Task brief — Write the next part of the tutorial on building a standalone Rust binary, continuing after its final sentence about the #![no_std] attribute.

Supplied text —
Making a Standalone Binary

"Machines take me by surprise with great frequency." - Alan Turing

The first step in making our operating system, is to make a program that can be compiled, and executed, without any dependency. This is not a straight forward task, because every program that we use in our daily life uses at least one, very important dependency, The Standard Library This library is some of the time provided by the operating system itself, for example libc for the linux operating system, or the winapi for windows operating system, and most of the time it is wrapped around by our programming languages. It name may vary per language, but here are some popular names:

Rust   -> std::*
C++    -> std::*
C      -> stdlib.h, libc.so
Python -> Modules like os, sys, math
Java   -> java.*, javax.*
Go     -> fmt, os

This library is linked¹ to our code by default, and provides us with the ability to access our operating system.

Most of the time, programming languages tend to add additional functionality to their standard library. For example, the Rust Standard library, adds the println! macro for printing to screen, smart collections like a Vec, or a LinkedList, as well as Box for safe memory management, a lot of useful traits, very smart iterators and much much more!

Unfortunately, we won't have this luxury of a library and we will to implement it all ourselves! But don't worry, Rust has an ace up it sleeve and it provides with the fantastic Core library, which is a dependency free base for the standard library, and more over, it provides us with traits, and structures that can be linked into our own os, for example, once we write our memory allocator², we could create a Vec from the core library, and we can tell it to use our own allocator!

So without further ado, Let's get started!

Making a Rust Project

First, make sure you have rust, installation instruction can be found here

Afterwards, you can create the project with the following command

$ cargo init <project_name>
$ cd <project_name>

If you have done everything correct, you project should look like this

<project_name>/
|-- Cargo.toml
|-- src
   |- main.rs

and the main file, should look something like this:

fn main() {
    println!("Hello, world!");
}

This can easily be run on you computer with cargo run but, because you are running it on a regular computer, with a functioning operating system it uses the standard library.

Ignoring The Standard Library

As mentioned before we don't want to depend on the standard library because it is meant for already existing operating systems. To ignore it, simply add #![no_std] on the top of our main file, this attribute tells the compiler that we don't want to use the standard library.

The data —
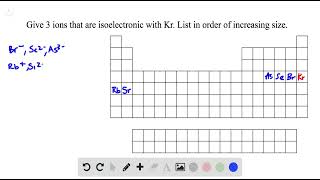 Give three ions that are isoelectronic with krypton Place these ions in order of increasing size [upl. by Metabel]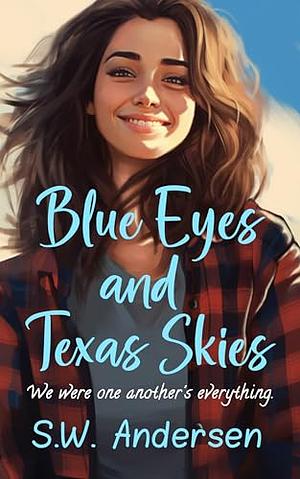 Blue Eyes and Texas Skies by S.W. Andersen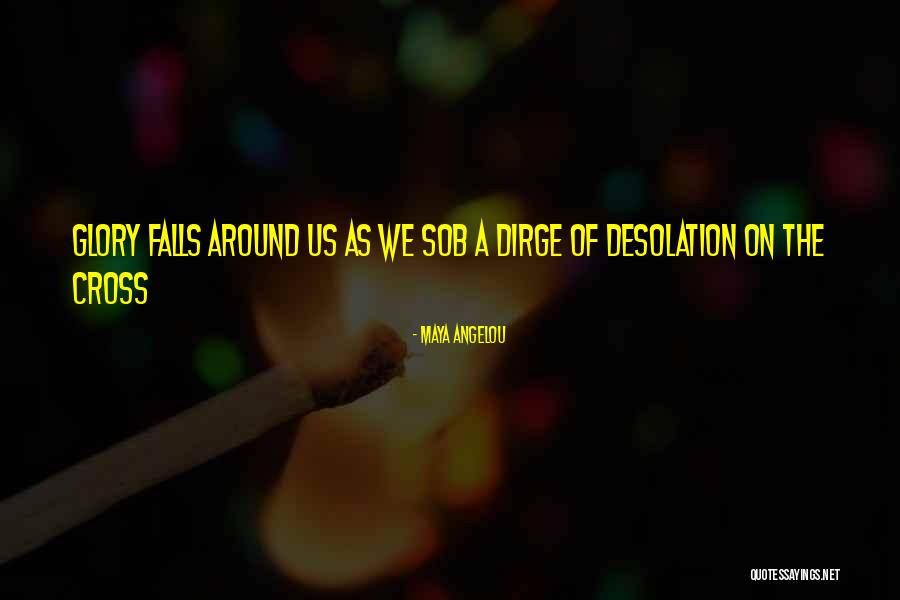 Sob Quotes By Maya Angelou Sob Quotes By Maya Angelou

The answer —
Now, if we then try to compile our crate, we get this error massage:

error: cannot find macro `println` in this scope
 --> src/main.rs:4:5
  |
4 |     println!("Hello, world!");
  |     ^^^^^^^

error: `#[panic_handler]` function required, but not found

error: unwinding panics are not supported without std
  |
  = help: using nightly cargo,
          use -Zbuild-std with panic="abort" to avoid unwinding

  = note: since the core library is usually precompiled with panic="unwind",
          rebuilding your crate with panic="abort"
          may not be enough to fix the problem

When breaking this error down we see there are 3 main errors

Cannot find macro println
#[panic handler] function is required
Unwinding panics are not supported without std.

The first error is more obvious, because we don't have our standard library, the println does not exist, so we simply need to remove the line that uses it, the other errors will require their own section.

Defining a Panic Handler

Rust doesn't offer a standard exception like other languages, for example, in python an exception could be raised like this

def failing_function(x: str):
    if not isinstance(x, str):
        raise TypeError("The type of x is not string!")

Instead, Rust provides us with the panic! macro, which will call the Panic Handler Function. This function is very important and it will be called every time the panic! macro will be invoked, for example:

fn main() {
    panic!("This is a custom message");
}

Normally, the Standard Library provides us with an implementation of the Panic Handler Function, which will typically print the line number, and file in which the error occurred. But, because we are now not using the Standard Library, we need to define the implementation of the function ourselves. This function can be any function, it just have to include the attribute #[panic_handler], this attribute is added, so the compiler will know which function to use when invoking the panic! macro, to enforce that only one function of this type exists, and to also enforce the input argument and the output type.

If we create an empty function for the panic handler, we will get this error:

error[E0308]: `#[panic_handler]` function has wrong type
  --> src\main.rs:10:1
   |
10 | fn panic_handler() {}
   | ^^^^^^^^^^^^^^^^^^ incorrect number of function parameters
   |
   = note: expected signature `for<'a, 'b> fn(&'a PanicInfo<'b>) -> !`
              found signature `fn() -> ()

This means that it wants our function will get a reference to a structure called PanicInfo and will return the ! type.

But what is this struct? and what is this weird type?

The PanicInfo struct, includes basic information about our panic, such as the location, and message, and it's definition can be found in the core library

#![allow(unused)]

fn main() {
pub struct PanicInfo<'a> {
    message: &'a fmt::Arguments<'a>,
    location: &'a Location<'a>,
    can_unwind: bool,
    force_no_backtrace: bool,
}
}

The ! type is a very special type in rust, called the never type, as the type name may suggest, it says that a function that return the ! type, should never return, which means our program has come to an end. In a normal operating system, this is not a problem, just print the panic message + the location and kill the process, so it would not return. But in our own os unfortunately, this is not possible because there is not a process that we can exit. So, how can we prove to Rust we are not returning? by endlessly looping!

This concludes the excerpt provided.